February 1921; Chicago
One chill February afternoon in 1921, a call rang into the Englewood police station from a Greek restaurant on 63rd Street. Could they please come remove some patrons who wouldn’t leave?
Police arrived to find two reluctant customers: Ruth Townsend (61) and her daughter, Marian (26). The pair had just been evicted from their home a few blocks away, at 57th and Stony Island. It was cold outside. They came to this restaurant, where they’d eaten before, because they had nowhere to go and nothing to go with.
Accustomed to handling sympathetic hard-luck cases, the police took the now-homeless women to the Hackett Stevenson Memorial Lodging House, a women’s shelter on South Prairie Ave. They probably thought that was the end of it.

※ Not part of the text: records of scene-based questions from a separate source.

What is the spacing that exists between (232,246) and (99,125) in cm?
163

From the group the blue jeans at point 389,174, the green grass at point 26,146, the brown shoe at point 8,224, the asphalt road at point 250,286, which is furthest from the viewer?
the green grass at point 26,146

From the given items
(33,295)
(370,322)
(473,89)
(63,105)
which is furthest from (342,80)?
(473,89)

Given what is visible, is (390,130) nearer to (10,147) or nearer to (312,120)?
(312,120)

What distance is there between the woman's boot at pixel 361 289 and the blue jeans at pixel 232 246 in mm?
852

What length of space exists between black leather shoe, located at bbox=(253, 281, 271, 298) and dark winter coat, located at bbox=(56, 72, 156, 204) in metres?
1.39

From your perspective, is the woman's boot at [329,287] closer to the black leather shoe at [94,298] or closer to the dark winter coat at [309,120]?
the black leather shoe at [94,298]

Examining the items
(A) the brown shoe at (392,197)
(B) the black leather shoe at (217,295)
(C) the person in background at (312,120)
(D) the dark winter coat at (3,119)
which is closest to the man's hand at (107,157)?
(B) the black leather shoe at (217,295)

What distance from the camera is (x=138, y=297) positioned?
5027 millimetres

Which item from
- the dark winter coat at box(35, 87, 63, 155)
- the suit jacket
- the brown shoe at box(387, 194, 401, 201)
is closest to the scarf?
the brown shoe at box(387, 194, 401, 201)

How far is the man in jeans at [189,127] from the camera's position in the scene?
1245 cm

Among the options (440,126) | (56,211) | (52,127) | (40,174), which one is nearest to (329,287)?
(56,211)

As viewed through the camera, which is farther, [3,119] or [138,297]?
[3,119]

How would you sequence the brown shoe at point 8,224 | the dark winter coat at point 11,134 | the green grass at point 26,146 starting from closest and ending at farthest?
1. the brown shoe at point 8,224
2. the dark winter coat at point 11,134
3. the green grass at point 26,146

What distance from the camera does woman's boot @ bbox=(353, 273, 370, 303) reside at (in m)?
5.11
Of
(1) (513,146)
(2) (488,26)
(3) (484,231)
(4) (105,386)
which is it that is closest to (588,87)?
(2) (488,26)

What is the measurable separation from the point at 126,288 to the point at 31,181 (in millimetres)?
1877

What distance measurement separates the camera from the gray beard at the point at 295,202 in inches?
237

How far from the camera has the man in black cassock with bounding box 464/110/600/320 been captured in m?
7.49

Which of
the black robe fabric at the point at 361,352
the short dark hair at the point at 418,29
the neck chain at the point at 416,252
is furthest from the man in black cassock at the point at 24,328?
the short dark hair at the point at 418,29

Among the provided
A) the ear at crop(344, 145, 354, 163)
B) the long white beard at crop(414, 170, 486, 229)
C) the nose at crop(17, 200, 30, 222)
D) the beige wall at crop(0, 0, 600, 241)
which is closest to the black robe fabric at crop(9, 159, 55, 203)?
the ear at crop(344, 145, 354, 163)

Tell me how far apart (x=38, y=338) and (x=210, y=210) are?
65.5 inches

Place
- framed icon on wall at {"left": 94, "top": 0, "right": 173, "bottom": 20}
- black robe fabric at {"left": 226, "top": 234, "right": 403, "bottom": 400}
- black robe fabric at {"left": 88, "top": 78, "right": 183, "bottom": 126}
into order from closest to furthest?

But a week later, on Valentine’s night, the police had reason to return — and they weren’t bringing valentines. The Townsends’ neighbors had watched their eviction take place, and had seen the furniture piled up in the backyard. They also noticed something that was missing from the scene. Rumors began to spread. Eventually one of the neighbors had approached the police to say: Ruth’s elderly mother was living with them. We haven’t seen her since last summer.
The cops wanted answers. Where was Ruth’s 93-year-old mother, Nancy Chamberlain?